On peut être étonné que nous ayons attribué aux diverses psychothérapies des guérisons remarquables et que nous trouvions cependant leurs interprétations si vagues et si peu raisonnables. Cela ne me paraît pas contradictoire : quand ils expo­sent leur système thérapeutique les auteurs essayent d'interpréter des faits d'observa­tion qui sont leurs propres traitements et les résultats apparents. Les faits observés sont exacts, mais la théorie qu'ils en donnent est inexacte ou du moins fort incom­plète. Ils ont réussi en fait à guérir certains malades, mais ils ne se rendent pas compte de ce qu'ils ont fait et ils attribuent leur succès à un détail qui a peut-être joué un rôle insignifiant. Leur mauvaise interprétation jette une ombre défavorable sur le traitement lui-même.

Il est facile de comprendre cette importance de l'interprétation scientifique des guérisons même réelles. La simple constatation d'un phénomène ne permet pas son utilisation : les applications scientifiques, les prévisions, les reproductions dépendent non de l'observation, mais de la connaissance de la loi, c'est-à-dire de l'interprétation. On peut obtenir des succès pratiques avec des procédés mal compris, mais on ne peut en aucune façon prévoir ces succès, ni les reproduire. On ne peut pas progresser en passant d'un cas à un autre, ni profiter de l'expérience, on se borne à compter sur des séries heureuses et si les séries sont trop mauvaises on se console en disant comme Dubois (de Berne) que c'est la faute des malades qui sont décidément trop aliénés.

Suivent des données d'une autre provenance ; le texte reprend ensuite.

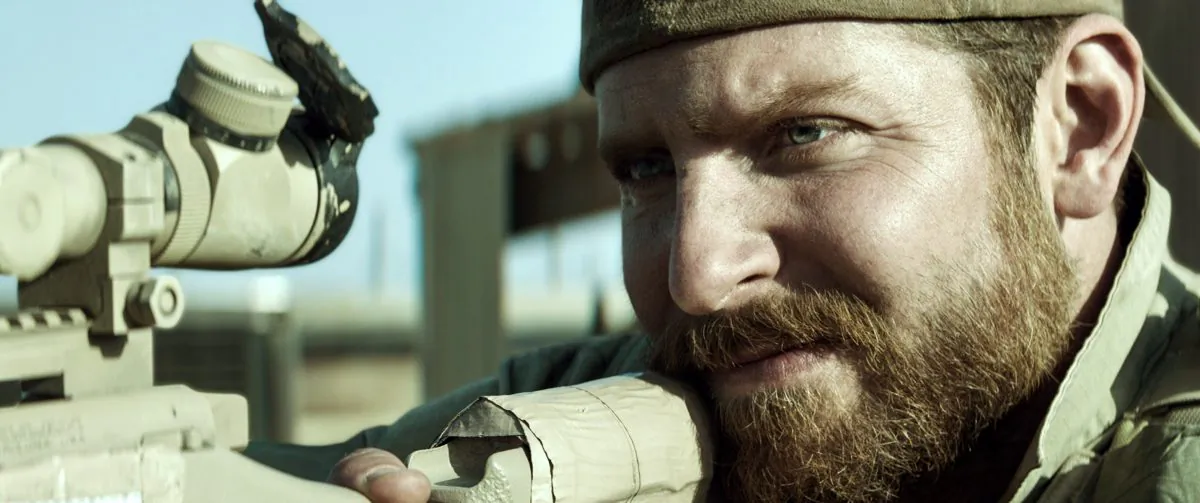 In this image released by Warner Bros. Pictures, Bradley Cooper portrays Navy SEAL Chris Kyle in a scene from "American Sniper." Former Navy SEAL and Minnesota Gov. Jesse Ventura, who won $1.8 million in a defamation lawsuit last year against the estate of the late Chris Kyle, says he won’t see the film partly because Kyle is no hero to him. He tells The Associated Press a hero must be honorable, and there’ no honor in lying. Lyle claimed in his “American Sniper” book that he punched out a man, whom he later identified as Ventura, at a California bar in 2006 for allegedly saying the SEALs "deserve to lose a few" in Iraq. Ventura said it never happened. (AP Photo/Warner Bros. Pictures)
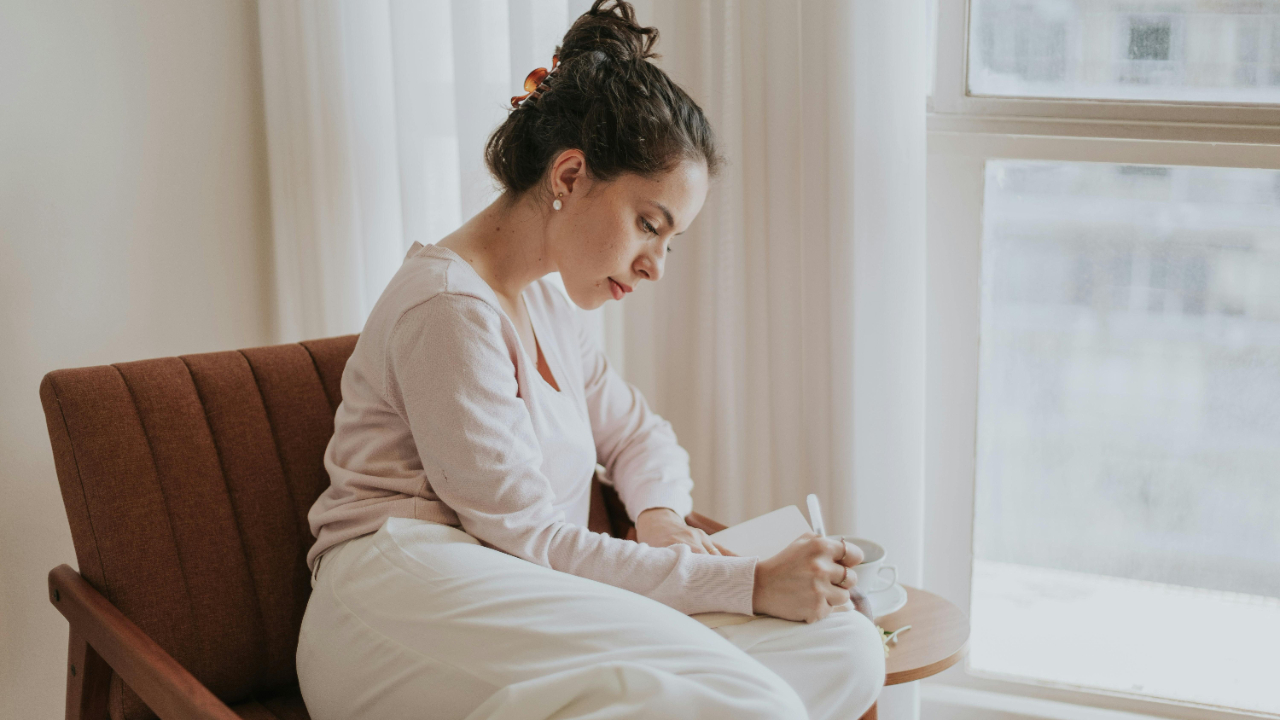 Woman journaling quietly by a window, reflecting on faith and finances in a calm moment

Si nous ne pouvons pas progresser nous-mêmes sans interprétation correcte, à plus forte raison ne pouvons-nous pas enseigner aux autres. Comme votre succès dépend d'une foule de choses que vous ignorez et peut-être d'une foule de choses qui vous sont personnelles, de votre taille, de votre barbe ou de votre son de voix, vous ne savez pas ce qu'il faut enseigner aux élèves pour qu'ils réussissent de la même manière. Vous leur expliquez vos théories, c'est-à-dire la partie la plus insignifiante et la plus fausse de votre étude. S'ils essayent ensuite d'appliquer ce que vous leur avez enseigné en l'exagérant bien entendu et en supprimant l'essentiel que vous ne leur avez pas dit, ils seront simplement ridicules et ils discréditeront vos méthodes. C'est là la difficulté essentielle des psychothérapies. Les interprétations superficielles et inexactes ont arrêté l'évolution de procédés de traitement qui en eux-mêmes présen­taient de la puissance et de l'utilité.